▶ [GOALS]:
(a) Answer these from the forum post introducing Louie:
(i) Whom does the poster thank, and from which kennel?
(ii) What four interests does the poster plan to pursue with Louie?
(iii) Why were no new pictures taken over the weekend?
(b) Pick up the forum post introducing Louie and write what comes next after its final sentence.

▶ [TEXT SECTION]:
# New Addition to MSK!!!



## MSK (Aug 13, 2008)

I would like to formally introduce PR' GrnLf's Louie II. I would like to give a huge thanks to Samantha from GreenLeaf Kennels. This weekend was super stressful although it was supposed to be a vacation but, everything did work out. My heavens I was so scatter brained and NOTHING I mean NOTHING went right at all. Anyways after getting Louie I am absolutely in love with this dog. He is not perfect but, his personality and manners just makes him an easy fall in love with dogs. He is beautiful and perfect for me as I said before to some he doesn't have great angulation in the front end but, that is not a huge issue as this boy is very athletic and a freak for a flirtpole. I believe my interests with him will be Conformation, Weight Pull, Obedience, and Schutzhund. With in a few hours of having him he didn't let strange men talk to me with out barking and scaring the crap out of them. He never acted like he wanted to bite but, I believe the extra ob and schutzhund training would help even more with him since he seems to be naturally protective. Oh and did I mention absolutely wonderful with my 2 year old. Anyways enough of my rambling here he is.

I didn't get any new photos this weekend as my phone takes shitty pics. These are some that were taken a while ago.

▶ [ENTRIES SUPPLIED]:
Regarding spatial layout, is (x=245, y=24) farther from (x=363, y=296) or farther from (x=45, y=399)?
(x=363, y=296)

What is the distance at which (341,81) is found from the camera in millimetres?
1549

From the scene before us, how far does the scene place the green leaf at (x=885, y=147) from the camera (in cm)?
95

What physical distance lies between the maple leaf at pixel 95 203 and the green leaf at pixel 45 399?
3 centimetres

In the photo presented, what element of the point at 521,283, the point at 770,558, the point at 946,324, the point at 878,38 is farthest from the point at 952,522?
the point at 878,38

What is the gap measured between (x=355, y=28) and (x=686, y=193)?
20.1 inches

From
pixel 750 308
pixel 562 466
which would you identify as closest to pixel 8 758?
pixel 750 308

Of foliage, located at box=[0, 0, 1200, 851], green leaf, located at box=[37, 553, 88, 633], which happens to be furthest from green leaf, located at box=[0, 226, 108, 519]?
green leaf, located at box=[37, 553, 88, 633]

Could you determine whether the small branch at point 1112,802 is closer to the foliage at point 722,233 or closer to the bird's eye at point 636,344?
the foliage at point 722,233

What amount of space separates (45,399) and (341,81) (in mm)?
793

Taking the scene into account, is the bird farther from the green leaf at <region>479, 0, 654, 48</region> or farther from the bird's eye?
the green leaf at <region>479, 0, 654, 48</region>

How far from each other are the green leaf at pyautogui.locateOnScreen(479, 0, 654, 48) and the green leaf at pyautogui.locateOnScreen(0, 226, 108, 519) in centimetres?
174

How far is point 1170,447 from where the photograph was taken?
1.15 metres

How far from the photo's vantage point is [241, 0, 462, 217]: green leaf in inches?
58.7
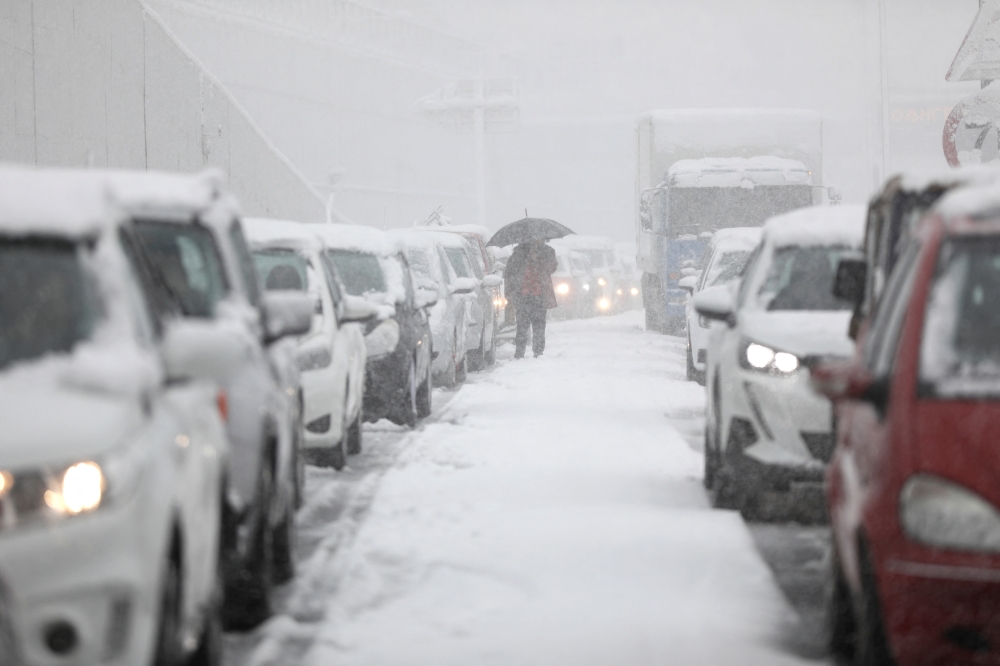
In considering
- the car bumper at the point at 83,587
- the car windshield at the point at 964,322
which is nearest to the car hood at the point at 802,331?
the car windshield at the point at 964,322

▶ [ANSWERS TO THE EXERCISE]:
(a)
(i) Samantha from GreenLeaf Kennels.
(ii) Conformation, Weight Pull, Obedience, and Schutzhund.
(iii) The poster's phone takes poor-quality pictures.

(b)
----------



## angelbaby (Feb 4, 2010)

awww congrats he is handsome. Love his face, very striking look to him.


----------



## Princesspaola21 (Oct 30, 2012)

What a beaut!!

Sent from Petguide.com Free App


----------



## PatienceFlame (Dec 22, 2009)

He is handsome. I love his head!


----------



## MSK (Aug 13, 2008)

Thanks everyone! These pics are great but, he looks so different in person I'm hoping I can capture some better pics once I get a new camera. If not we will video him so to get the real affect. He is also a pretty small guy.


----------



## ::::COACH:::: (Apr 4, 2012)

He is just toooooo handsome!


----------



## Mila mommy x10 (Oct 15, 2012)

Beautiful dog  love the pics xo


----------



## Cain's Mom (Oct 25, 2012)

Gorgeous! Congrats

Sent from Petguide.com Free App


----------



## American_Pit13 (Apr 23, 2007)

He's a gorgeous guy! Congrats on the new addition


----------



## Black Rabbit (Nov 14, 2009)

Absolutely beautiful. :woof: congrats.


----------



## ames (Jun 6, 2010)

SO HANDSOME!!! Congratulations!


----------



## Zagari (Feb 14, 2013)

Gorgeous boy!


----------



## Odin`s_BlueDragon (Mar 11, 2012)

he is a handsome boy thats for sure! congrats on addin him to ur yard, i cant wait to see some more pics of him!


----------



## MSK (Aug 13, 2008)

Thanks everyone! Here is a few pics I did take with my phone the back cover's lense is scratched up so their blurry.


----------



## Buddy's Master (Dec 18, 2012)

He looks great.
I love that look.


----------



## dixieland (Aug 14, 2009)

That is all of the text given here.